ЗАДАНИЕ A: Выберите из листинга все строки, в которых встречается слово «right», и выпишите их.

ФРАГМЕНТ ТЕКСТА:
+---+

Это литература, которая складывается примерно со II и по середину I тысячелетия до новой эры. Это литература, которая совмещала в себе все: и философию, и науку, и, собственно, литературу. Она может рассматриваться с самых различных сторон, в том числе и для изучения политической и социальной истории Древней Индии – это культура, которая получила название ведийской.
В конце этой эпохи складывается собственно санскрит в его классическом понимании. Ведийская литература, собственно, древнее и создана не на санскрите. Точнее, скажем так: это ведийский санскрит, который рассматривают как ведийский язык. У Татьяны Яковлевны Елизаренковой есть книга «Ведийский язык», где объясняется, в чем разница между санскритом и ведийским. Это разница на уровне и фонетики, и морфологии, и синтаксиса. Язык «Ригведы» здесь наиболее архаичный, язык более поздних текстов все-таки уже более понятен. Причем язык «Ригведы» был непонятен уже в конце вот этой эпохи, потому что некоторые утверждали, что «Ригведа» – это вообще просто бессмыслица полная, и мы понять этого не можем, и пытаться даже не стоит! И в результате возникло противоположное направление, возникла традиция интерпретации ведийских текстов, создания словарей устаревших слов. Из чего, собственно говоря, и возникла индийская лингвистическая традиция, которая потом поразила европейцев. И, собственно говоря, из изучения ведийских текстов, из обсуждения ритуала, тонкостей ритуала, возникла индийская философия как метод, скажем так. Индийское рациональное мышление, умение аргументировать. В итоге из этого развилась уже индийская логика.
Эпос – это уже, конечно, ближе к нашему пониманию литературы. Собственно говоря, и «Рамаяну» называли адикавья, т. е. «первая поэма».
– А переводчик «Рамаяны» согласен с этим утверждением?
– Ну, в принципе, да. Нет, ну ты пойми, что там же еще хронология… «Рамаяну» вообще считают отчасти более поздней. То есть, если мы берем именно язык, стилистику «Рамаяны», то она, конечно, более сложная, чем «Махабхарата». В «Махабхарате» герои, допустим, приходят на берег какого-нибудь озера и там перечисляется: на берегах этого озера росли такие-то, такие-то, такие-то деревья, там водились такие-то, такие-то звери, летали такие-то, такие-то птицы. Вот просто такое незатейливое информирование читателя. В «Рамаяне» уже сложнее. В «Рамаяне» уже мы видим развернутые описания с красочными сравнениями. Когда Луна восходит на небо, говорится не просто, что Луна взошла, нет. Говорится, что она цветом была подобна молоку или раковине, и что она плыла по небу, как по озеру лебедь. И если, например, в «Махабхарате» диалог оформляется очень просто, так же, как в ведийских текстах: «такой-то сказал» или «такие-то сказали», запоминается очень быстро. Такой-то «увача», «такой-то сказал»…
– В Махабхарате есть десять тысяч «увача», десять тысяч раз «сказали»!

+---+

ИСХОДНЫЕ ДАННЫЕ:
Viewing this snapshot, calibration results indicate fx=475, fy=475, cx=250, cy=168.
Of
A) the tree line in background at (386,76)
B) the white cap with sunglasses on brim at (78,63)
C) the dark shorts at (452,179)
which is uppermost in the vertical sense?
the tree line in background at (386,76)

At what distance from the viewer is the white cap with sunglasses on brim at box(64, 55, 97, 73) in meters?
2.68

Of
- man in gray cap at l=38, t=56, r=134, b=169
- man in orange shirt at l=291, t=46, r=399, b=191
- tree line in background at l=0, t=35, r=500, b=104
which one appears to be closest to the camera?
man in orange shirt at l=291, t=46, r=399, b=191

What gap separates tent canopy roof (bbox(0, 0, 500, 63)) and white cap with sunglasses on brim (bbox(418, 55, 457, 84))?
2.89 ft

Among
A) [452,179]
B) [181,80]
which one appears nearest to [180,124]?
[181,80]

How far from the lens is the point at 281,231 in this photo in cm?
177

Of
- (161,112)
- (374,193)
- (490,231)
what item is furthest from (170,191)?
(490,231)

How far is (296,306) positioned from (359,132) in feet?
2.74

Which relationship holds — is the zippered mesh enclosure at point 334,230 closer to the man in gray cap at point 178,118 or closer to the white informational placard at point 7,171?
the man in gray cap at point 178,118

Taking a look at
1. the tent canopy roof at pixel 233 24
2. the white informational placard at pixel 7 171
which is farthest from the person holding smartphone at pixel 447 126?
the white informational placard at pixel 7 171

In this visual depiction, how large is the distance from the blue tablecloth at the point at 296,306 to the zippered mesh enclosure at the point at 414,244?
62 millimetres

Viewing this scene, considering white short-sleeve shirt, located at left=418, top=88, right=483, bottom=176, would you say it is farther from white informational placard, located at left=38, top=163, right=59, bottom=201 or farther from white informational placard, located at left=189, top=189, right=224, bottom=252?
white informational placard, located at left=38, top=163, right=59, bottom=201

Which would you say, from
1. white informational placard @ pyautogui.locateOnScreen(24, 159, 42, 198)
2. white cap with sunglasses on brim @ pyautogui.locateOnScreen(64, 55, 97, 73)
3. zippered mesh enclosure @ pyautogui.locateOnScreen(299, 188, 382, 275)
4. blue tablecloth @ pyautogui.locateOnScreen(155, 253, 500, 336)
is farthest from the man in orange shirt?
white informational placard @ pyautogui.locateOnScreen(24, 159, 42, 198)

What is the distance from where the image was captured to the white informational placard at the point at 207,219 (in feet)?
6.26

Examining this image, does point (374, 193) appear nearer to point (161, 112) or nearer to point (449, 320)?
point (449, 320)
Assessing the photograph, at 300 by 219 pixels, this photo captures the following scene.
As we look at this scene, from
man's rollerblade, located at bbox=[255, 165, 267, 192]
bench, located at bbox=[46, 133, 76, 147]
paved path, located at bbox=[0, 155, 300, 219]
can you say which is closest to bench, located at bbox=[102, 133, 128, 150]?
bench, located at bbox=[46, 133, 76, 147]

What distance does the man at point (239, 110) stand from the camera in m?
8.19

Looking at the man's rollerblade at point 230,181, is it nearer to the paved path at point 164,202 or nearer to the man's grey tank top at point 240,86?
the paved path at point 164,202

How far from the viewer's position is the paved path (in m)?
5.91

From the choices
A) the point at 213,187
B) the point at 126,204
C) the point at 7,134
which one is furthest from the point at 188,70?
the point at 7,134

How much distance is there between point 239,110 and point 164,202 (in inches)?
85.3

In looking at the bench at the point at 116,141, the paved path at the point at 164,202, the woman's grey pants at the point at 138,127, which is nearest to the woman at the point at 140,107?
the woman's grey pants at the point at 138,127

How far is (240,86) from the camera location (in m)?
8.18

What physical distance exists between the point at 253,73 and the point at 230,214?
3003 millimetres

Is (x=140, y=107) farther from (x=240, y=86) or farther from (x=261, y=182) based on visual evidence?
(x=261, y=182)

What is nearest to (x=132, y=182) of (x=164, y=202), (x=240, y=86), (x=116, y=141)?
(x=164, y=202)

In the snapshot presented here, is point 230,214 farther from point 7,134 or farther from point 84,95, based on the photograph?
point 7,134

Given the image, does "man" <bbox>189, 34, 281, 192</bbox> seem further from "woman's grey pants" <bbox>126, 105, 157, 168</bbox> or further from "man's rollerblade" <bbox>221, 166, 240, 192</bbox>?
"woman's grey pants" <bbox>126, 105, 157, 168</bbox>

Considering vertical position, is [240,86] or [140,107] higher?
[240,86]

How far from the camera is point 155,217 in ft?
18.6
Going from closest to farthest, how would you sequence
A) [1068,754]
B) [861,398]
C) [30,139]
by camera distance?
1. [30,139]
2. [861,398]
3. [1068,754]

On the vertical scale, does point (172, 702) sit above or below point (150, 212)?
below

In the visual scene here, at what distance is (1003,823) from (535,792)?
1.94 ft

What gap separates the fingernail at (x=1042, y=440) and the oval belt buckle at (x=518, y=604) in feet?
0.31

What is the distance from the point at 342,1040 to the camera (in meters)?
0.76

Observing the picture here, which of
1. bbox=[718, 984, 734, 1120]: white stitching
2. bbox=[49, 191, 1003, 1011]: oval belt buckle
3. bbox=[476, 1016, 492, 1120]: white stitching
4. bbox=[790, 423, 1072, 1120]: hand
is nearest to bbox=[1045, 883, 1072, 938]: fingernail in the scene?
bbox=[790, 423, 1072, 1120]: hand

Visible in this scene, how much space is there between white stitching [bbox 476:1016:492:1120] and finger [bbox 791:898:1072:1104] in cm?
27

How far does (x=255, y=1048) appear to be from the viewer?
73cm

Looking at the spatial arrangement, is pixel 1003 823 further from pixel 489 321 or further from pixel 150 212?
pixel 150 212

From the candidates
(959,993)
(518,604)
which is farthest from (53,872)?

+---+

ЗАДАНИЕ B: Перескажите короче абзац фрагмента о ведийской литературе, который начинается словами «В конце этой эпохи складывается», сохранив его основные факты.

ОЖИДАЕМЫЙ ОТВЕТ A:
Viewing this scene, considering white short-sleeve shirt, located at left=418, top=88, right=483, bottom=176, would you say it is farther from white informational placard, located at left=38, top=163, right=59, bottom=201 or farther from white informational placard, located at left=189, top=189, right=224, bottom=252?
white informational placard, located at left=38, top=163, right=59, bottom=201

ОЖИДАЕМЫЙ ОТВЕТ B: К концу эпохи складывается классический санскрит. Ведийская литература древнее и написана на ведийском языке (ведийском санскрите). От санскрита он отличается фонетикой, морфологией и синтаксисом; об этом рассказывает книга Т. Я. Елизаренковой «Ведийский язык». Самый архаичный язык у «Ригведы», язык поздних текстов понятнее. Уже к концу эпохи язык «Ригведы» перестали понимать, и некоторые объявляли её бессмыслицей. В ответ возникла традиция толкования ведийских текстов и составления словарей устаревших слов. Из неё выросла индийская лингвистическая традиция, поразившая европейцев. Из изучения текстов и обсуждения тонкостей ритуала родились индийская философия как метод, рациональное мышление и умение аргументировать, а затем и индийская логика.